I charted the past three months of daily prices for the Dow Jones Industrial Average ($DJIA, $INDU, $DJI) after the index closed at 12,977.57 on Friday, March 2, 2012.
Nothing has changed in the past few weeks. I could almost recycle a chart analysis from a couple of weeks ago and just change the date. The DJIA has stayed within its trading channel between the trend lines of higher lows and higher highs. I drew the lower trend line (higher lows) a little below its actual trajectory to make the 20 day moving average (dma) visible. Just as the trend line has held support for months, the 20 dma has been a rock floor for just as long.
The only difference is that the 20 dma has come into play more often recently. The testing of this indicator raises a red flag and gets a trader’s hands ready to pull the trigger, but does not mean it’s time to sell quite yet. The 10 dma is acting the same way. It has broken support multiple times intraday, but hasn’t had that multiple day break the bears want (yet).

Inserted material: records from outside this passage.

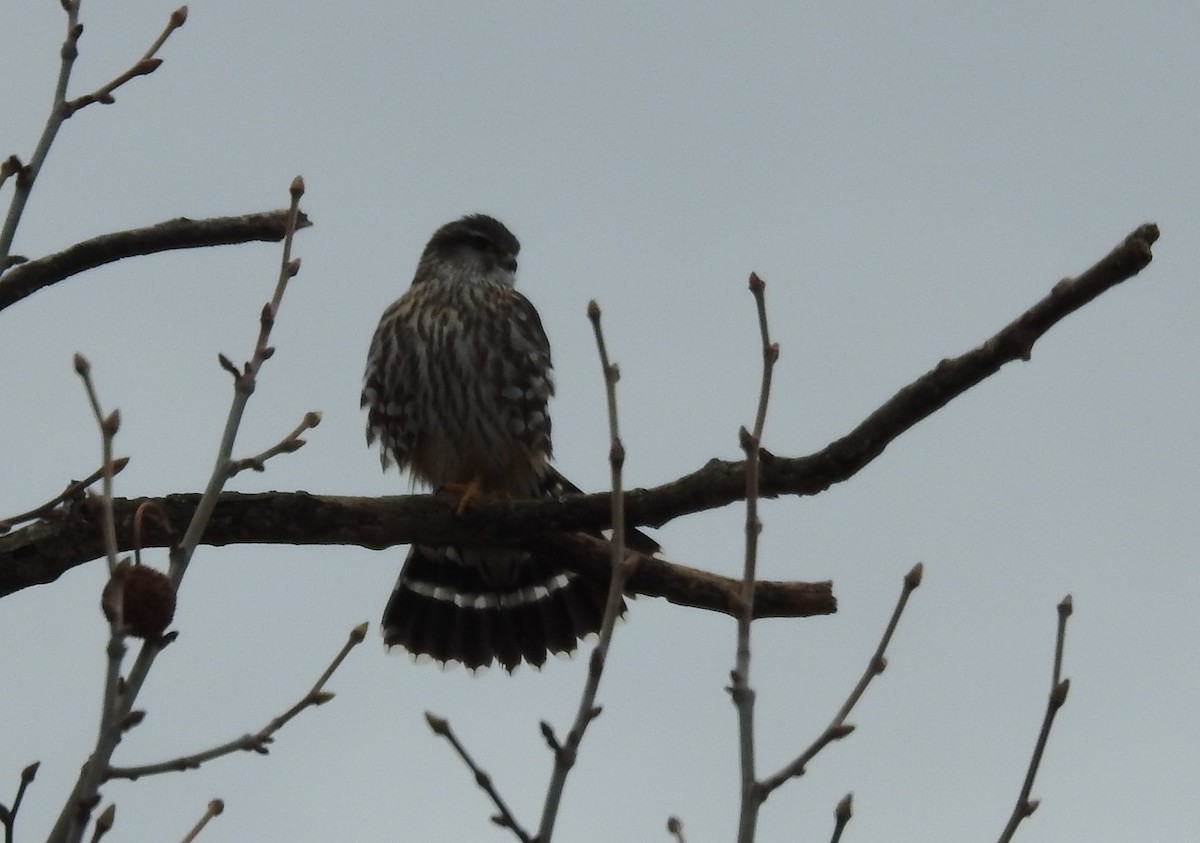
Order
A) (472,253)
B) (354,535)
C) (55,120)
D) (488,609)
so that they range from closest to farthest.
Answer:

Just as I predicted correctly in the Russell 2000 chart last week, once these two moving averages cross over each other we should expect some downside movement to finally surface. The gap between the Dow’s 10 and 20 dma hasn’t narrowed much yet, but each time the 10 dma breaks and the 20 dma holds support it draws in a little closer. In essence, the index is just giving traders an early warning shot to allow us to prepare for the inevitable. The Williams %R indicator hasn’t given a sell signal yet either, but just as the 10 and 20 dma are hinting, so is this indicator. The 14 day period has cracked a few times below the overbought area, but the 28 day period hasn’t succumbed to the pressure yet. The 28 day period has gone nearly two and a half months in the overbought area. Each week that passes without a move lower increases the potential size of the next correction.
Traders are getting a lot of hints of what’s to come, but very few indicators say to sell quite yet. At the same time, adding new downside risk at this point might not be the best trade. Perhaps the small cap index is just the beginning and large cap stocks will follow the pull back soon. The 50 dma might be the first target for support on any dip. Even a move down to previous resistance (which would now become support) around 12,250 would only be a 6% correction from last week’s multi-month high. That could be all that’s needed to get another sustainable rally moving.
Alex, taxtime on UCO–do we get K-1 on option trades and when? I can’t find any info on it. Regards.
Ruben, yes – they’ll send you a K-1. I think I’ve gotten them as late as May in the past. The same goes for USO. I don’t know how they get away with sending tax forms out so late. I guess it’s different than W-2s and 1099s.